At the suggestion of a friend, she also got involved with engineering education research and discovered what she wanted to do for the rest of her life. She ended up enrolling in the engineering education doctorate program at Purdue and completed it in 2012, solidifying her future in education.
After moving around from Indiana to Illinois to State College, Mena settled in Pittsburgh in 2015 at the Engineering Education Research Center in the Swanson School of Engineering. She now focuses on how to prepare the next generation of engineers for the types of problems they’ll encounter in the real world.
Her passion for teaching shines through in lectures. At the beginning of her introductory engineering class, she pushes up her glasses and ties back her medium-length brown hair, then briefly introduces the topic to be covered that day. She usually spends no more than 20 minutes talking about the topic during the two-hour lecture before diving right into practice problems.
Mena transforms coding — usually an individual task — into a group activity. Her students work in groups of three and write code to simulate real-world situations, like an ATM, the current running through an electrical circuit or a game of poker. Mena wanders throughout the classroom, and as her students get stuck, inserts herself between group members, helping them brainstorm ideas.
Students think her style of teaching is highly effective. Julia McKay, a sophomore chemical engineer, took Mena’s first-year engineering class in the spring of 2017 and had nothing but praise for the way Mena taught.
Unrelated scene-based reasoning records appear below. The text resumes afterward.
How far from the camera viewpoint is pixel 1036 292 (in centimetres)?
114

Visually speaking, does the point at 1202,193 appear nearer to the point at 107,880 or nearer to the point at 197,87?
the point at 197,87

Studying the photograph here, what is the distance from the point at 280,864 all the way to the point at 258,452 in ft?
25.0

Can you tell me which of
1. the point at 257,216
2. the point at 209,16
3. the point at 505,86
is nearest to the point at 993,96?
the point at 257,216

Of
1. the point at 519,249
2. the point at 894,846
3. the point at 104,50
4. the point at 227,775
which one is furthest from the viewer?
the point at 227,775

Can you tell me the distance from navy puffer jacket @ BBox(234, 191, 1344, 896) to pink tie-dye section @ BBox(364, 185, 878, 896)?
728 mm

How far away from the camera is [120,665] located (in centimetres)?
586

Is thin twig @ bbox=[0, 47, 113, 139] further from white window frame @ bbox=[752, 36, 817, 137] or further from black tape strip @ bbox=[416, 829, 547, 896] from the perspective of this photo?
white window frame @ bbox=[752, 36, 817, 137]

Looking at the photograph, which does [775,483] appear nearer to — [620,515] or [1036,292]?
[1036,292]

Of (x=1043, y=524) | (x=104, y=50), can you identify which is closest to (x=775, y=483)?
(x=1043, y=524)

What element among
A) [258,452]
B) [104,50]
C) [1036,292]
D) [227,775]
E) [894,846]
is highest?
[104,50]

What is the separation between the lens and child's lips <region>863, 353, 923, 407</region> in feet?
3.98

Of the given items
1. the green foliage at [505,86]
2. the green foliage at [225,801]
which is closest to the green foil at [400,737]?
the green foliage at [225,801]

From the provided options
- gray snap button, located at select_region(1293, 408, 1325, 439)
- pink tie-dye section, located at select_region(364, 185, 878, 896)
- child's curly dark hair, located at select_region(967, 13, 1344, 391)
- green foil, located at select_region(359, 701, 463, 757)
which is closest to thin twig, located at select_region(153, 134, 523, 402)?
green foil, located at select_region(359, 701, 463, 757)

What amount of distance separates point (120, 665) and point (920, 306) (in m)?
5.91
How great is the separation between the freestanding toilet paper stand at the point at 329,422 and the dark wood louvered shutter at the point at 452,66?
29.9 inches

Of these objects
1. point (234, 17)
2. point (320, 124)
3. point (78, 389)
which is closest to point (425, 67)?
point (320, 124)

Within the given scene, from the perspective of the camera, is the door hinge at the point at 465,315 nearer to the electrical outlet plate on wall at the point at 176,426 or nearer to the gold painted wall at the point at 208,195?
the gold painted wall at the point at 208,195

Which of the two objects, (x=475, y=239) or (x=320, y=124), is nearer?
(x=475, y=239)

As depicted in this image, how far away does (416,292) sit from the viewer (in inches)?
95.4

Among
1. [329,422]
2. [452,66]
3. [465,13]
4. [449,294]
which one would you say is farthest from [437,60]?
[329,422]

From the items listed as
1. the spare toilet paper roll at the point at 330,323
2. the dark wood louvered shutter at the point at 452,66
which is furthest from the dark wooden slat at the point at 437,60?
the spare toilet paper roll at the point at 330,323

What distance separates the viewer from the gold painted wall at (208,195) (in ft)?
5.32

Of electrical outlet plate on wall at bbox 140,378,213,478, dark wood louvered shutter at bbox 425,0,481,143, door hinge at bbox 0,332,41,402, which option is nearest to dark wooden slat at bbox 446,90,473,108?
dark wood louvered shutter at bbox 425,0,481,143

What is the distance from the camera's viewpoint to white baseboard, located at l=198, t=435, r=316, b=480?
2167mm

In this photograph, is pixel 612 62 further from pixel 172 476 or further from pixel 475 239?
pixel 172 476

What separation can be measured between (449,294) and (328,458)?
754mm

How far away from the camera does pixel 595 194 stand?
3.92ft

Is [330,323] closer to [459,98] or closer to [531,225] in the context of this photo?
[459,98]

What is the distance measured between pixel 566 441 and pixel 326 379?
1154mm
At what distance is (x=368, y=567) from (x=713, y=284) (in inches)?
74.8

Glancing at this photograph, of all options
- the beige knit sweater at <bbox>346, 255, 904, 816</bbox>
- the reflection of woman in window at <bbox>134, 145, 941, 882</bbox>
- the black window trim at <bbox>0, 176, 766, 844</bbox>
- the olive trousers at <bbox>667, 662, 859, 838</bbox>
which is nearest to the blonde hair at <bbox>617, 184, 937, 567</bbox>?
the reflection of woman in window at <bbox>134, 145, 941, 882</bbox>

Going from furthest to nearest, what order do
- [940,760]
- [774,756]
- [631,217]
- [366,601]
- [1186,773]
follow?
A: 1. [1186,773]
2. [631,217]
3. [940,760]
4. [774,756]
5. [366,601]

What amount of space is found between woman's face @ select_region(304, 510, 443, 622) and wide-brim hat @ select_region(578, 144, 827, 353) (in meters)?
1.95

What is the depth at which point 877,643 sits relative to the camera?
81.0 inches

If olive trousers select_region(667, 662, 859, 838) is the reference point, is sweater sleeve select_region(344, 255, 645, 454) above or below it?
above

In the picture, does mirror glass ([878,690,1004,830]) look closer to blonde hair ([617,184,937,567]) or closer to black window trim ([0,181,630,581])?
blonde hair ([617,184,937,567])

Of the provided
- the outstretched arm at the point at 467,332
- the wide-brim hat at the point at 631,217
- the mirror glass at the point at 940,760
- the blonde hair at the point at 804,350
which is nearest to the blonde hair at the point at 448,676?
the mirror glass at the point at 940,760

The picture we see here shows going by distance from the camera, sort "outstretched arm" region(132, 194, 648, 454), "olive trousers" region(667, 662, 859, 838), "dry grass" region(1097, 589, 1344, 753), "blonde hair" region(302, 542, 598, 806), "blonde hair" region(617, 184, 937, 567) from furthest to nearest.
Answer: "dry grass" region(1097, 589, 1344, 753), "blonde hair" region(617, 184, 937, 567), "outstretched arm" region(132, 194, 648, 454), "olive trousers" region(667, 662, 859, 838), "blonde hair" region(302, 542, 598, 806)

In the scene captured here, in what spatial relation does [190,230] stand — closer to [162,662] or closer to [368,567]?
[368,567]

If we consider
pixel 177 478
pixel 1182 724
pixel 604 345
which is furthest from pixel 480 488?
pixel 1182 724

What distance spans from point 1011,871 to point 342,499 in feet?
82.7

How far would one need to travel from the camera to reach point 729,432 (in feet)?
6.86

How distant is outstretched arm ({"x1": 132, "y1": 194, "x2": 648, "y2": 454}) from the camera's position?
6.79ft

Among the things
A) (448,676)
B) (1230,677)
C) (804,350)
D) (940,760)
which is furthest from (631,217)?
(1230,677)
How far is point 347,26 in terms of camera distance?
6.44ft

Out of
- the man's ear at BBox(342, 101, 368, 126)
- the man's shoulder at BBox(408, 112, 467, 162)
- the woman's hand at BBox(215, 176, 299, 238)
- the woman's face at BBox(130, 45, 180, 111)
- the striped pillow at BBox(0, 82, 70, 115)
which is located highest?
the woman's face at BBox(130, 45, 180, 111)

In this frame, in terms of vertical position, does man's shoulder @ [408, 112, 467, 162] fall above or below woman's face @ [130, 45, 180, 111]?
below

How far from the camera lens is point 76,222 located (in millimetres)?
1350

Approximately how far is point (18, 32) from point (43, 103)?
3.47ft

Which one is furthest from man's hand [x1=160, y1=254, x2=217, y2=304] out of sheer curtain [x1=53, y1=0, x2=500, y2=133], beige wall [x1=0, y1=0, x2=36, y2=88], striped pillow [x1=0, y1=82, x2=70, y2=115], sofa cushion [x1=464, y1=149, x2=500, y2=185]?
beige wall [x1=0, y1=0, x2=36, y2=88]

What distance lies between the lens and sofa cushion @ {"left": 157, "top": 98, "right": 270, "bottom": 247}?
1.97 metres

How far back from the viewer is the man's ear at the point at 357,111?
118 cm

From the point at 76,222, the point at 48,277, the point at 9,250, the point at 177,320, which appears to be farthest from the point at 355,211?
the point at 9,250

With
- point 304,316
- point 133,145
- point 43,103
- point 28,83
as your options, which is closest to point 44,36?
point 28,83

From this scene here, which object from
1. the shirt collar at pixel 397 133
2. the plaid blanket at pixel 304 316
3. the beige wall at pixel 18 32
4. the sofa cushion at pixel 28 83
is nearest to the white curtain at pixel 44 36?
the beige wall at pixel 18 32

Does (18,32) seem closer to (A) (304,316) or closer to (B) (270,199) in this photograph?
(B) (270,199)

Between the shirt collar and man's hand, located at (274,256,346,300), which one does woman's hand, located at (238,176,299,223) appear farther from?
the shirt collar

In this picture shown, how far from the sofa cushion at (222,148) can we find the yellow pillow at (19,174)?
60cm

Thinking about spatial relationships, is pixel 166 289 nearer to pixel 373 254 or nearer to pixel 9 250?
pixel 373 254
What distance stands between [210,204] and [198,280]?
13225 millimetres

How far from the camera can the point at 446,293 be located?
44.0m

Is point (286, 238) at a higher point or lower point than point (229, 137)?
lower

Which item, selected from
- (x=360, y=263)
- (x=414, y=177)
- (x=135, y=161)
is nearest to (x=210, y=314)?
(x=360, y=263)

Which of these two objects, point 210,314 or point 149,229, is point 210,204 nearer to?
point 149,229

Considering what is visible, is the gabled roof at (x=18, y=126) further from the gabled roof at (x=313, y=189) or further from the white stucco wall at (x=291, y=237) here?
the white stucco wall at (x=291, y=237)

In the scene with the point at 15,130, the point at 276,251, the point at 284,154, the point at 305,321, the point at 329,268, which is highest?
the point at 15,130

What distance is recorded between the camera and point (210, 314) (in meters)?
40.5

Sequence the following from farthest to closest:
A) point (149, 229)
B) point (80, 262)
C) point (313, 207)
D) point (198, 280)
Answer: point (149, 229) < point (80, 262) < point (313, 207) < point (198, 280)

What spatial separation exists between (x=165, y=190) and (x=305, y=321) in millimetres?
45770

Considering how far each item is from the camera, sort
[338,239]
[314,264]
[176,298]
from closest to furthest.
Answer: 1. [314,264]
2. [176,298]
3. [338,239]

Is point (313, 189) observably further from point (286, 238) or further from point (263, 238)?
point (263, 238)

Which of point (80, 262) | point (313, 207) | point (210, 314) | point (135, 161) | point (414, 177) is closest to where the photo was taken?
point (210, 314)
“I liked the class because it was very exercise-based. It wasn’t just her teaching at us — it was interactive,” McKay said.
Izzy Carnaval, a senior chemical engineer, had Mena for Social Entrepreneurship — Engineering for Humanity, a class that focuses on how engineers can apply their technical knowledge to social or environmental issues. She described it as a class that teaches engineers how their skills can be used to make the world a better place.
“I know that sounds very cliche, but I think that as engineers we sometimes forget that we have a responsibility not just to the product or consumers but … a responsibility to future generations,” she said.
Carnaval has taken what she’s learned from Mena to heart. She is currently working with Higher Achievement, a nonprofit that gets economically disadvantaged middle school students excited about college. And Mena continues to mentor her, teaching her how to work with a nonprofit that focuses on one of Mena’s passions — educating the next generation of students.
Mena is wholeheartedly devoted to her life in the United States, but she misses her home in Santo Domingo. She misses her family, her friends and all the things she used to do. She misses the colonial district of her city, filled with buildings and churches that predate the founding of America. But at the same time, she recognizes that the move was a good choice.
“I love what I do. I met my husband,” she said. “I’m pretty happy with the decision.”
Though her life so far has been defined by moving, she’d have no problem settling down in Pittsburgh.
“If teaching [these classes] is what I do for the next 20 years, that’s awesome,” she said.